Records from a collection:
-------------------------

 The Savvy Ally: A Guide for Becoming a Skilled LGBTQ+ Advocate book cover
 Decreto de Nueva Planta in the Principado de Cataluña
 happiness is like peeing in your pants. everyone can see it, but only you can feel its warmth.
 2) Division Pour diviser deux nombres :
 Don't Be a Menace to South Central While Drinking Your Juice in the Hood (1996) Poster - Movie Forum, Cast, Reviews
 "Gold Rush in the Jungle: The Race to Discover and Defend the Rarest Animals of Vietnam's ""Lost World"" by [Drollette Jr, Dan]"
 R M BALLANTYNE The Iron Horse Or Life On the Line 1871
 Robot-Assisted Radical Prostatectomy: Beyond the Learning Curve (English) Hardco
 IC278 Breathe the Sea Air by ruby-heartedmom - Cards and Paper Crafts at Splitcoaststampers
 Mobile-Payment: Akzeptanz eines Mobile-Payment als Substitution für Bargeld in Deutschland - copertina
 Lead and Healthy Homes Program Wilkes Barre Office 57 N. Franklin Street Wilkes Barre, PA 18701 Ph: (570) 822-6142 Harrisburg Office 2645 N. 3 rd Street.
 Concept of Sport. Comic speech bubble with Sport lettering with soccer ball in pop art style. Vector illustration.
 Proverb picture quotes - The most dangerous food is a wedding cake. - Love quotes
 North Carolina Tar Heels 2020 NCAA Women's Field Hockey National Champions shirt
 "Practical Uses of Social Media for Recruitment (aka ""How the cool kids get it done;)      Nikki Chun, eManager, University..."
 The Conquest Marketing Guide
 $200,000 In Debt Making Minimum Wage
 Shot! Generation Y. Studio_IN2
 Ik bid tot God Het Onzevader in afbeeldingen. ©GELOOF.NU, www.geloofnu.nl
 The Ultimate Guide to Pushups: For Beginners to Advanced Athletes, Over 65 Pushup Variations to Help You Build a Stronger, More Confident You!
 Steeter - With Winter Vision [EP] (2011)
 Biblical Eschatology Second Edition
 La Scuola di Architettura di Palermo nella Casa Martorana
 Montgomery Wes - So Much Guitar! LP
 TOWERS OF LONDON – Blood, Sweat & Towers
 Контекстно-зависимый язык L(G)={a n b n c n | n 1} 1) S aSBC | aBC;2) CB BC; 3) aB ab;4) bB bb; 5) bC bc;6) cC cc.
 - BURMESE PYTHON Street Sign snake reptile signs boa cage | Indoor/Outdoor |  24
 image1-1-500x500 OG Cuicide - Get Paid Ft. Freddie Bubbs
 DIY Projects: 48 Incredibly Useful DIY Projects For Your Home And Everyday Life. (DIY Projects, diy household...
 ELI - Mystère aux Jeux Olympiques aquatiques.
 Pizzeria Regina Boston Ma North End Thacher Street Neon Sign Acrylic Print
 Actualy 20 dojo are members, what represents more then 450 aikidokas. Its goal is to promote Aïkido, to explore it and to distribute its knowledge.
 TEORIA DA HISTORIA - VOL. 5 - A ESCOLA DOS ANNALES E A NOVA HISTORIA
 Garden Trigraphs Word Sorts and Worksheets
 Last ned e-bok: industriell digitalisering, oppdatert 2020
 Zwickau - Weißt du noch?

-------------------------

Set down the records above once more, exactly as given.

 The Savvy Ally: A Guide for Becoming a Skilled LGBTQ+ Advocate book cover
 Decreto de Nueva Planta in the Principado de Cataluña
 happiness is like peeing in your pants. everyone can see it, but only you can feel its warmth.
 2) Division Pour diviser deux nombres :
 Don't Be a Menace to South Central While Drinking Your Juice in the Hood (1996) Poster - Movie Forum, Cast, Reviews
 "Gold Rush in the Jungle: The Race to Discover and Defend the Rarest Animals of Vietnam's ""Lost World"" by [Drollette Jr, Dan]"
 R M BALLANTYNE The Iron Horse Or Life On the Line 1871
 Robot-Assisted Radical Prostatectomy: Beyond the Learning Curve (English) Hardco
 IC278 Breathe the Sea Air by ruby-heartedmom - Cards and Paper Crafts at Splitcoaststampers
 Mobile-Payment: Akzeptanz eines Mobile-Payment als Substitution für Bargeld in Deutschland - copertina
 Lead and Healthy Homes Program Wilkes Barre Office 57 N. Franklin Street Wilkes Barre, PA 18701 Ph: (570) 822-6142 Harrisburg Office 2645 N. 3 rd Street.
 Concept of Sport. Comic speech bubble with Sport lettering with soccer ball in pop art style. Vector illustration.
 Proverb picture quotes - The most dangerous food is a wedding cake. - Love quotes
 North Carolina Tar Heels 2020 NCAA Women's Field Hockey National Champions shirt
 "Practical Uses of Social Media for Recruitment (aka ""How the cool kids get it done;)      Nikki Chun, eManager, University..."
 The Conquest Marketing Guide
 $200,000 In Debt Making Minimum Wage
 Shot! Generation Y. Studio_IN2
 Ik bid tot God Het Onzevader in afbeeldingen. ©GELOOF.NU, www.geloofnu.nl
 The Ultimate Guide to Pushups: For Beginners to Advanced Athletes, Over 65 Pushup Variations to Help You Build a Stronger, More Confident You!
 Steeter - With Winter Vision [EP] (2011)
 Biblical Eschatology Second Edition
 La Scuola di Architettura di Palermo nella Casa Martorana
 Montgomery Wes - So Much Guitar! LP
 TOWERS OF LONDON – Blood, Sweat & Towers
 Контекстно-зависимый язык L(G)={a n b n c n | n 1} 1) S aSBC | aBC;2) CB BC; 3) aB ab;4) bB bb; 5) bC bc;6) cC cc.
 - BURMESE PYTHON Street Sign snake reptile signs boa cage | Indoor/Outdoor |  24
 image1-1-500x500 OG Cuicide - Get Paid Ft. Freddie Bubbs
 DIY Projects: 48 Incredibly Useful DIY Projects For Your Home And Everyday Life. (DIY Projects, diy household...
 ELI - Mystère aux Jeux Olympiques aquatiques.
 Pizzeria Regina Boston Ma North End Thacher Street Neon Sign Acrylic Print
 Actualy 20 dojo are members, what represents more then 450 aikidokas. Its goal is to promote Aïkido, to explore it and to distribute its knowledge.
 TEORIA DA HISTORIA - VOL. 5 - A ESCOLA DOS ANNALES E A NOVA HISTORIA
 Garden Trigraphs Word Sorts and Worksheets
 Last ned e-bok: industriell digitalisering, oppdatert 2020
 Zwickau - Weißt du noch?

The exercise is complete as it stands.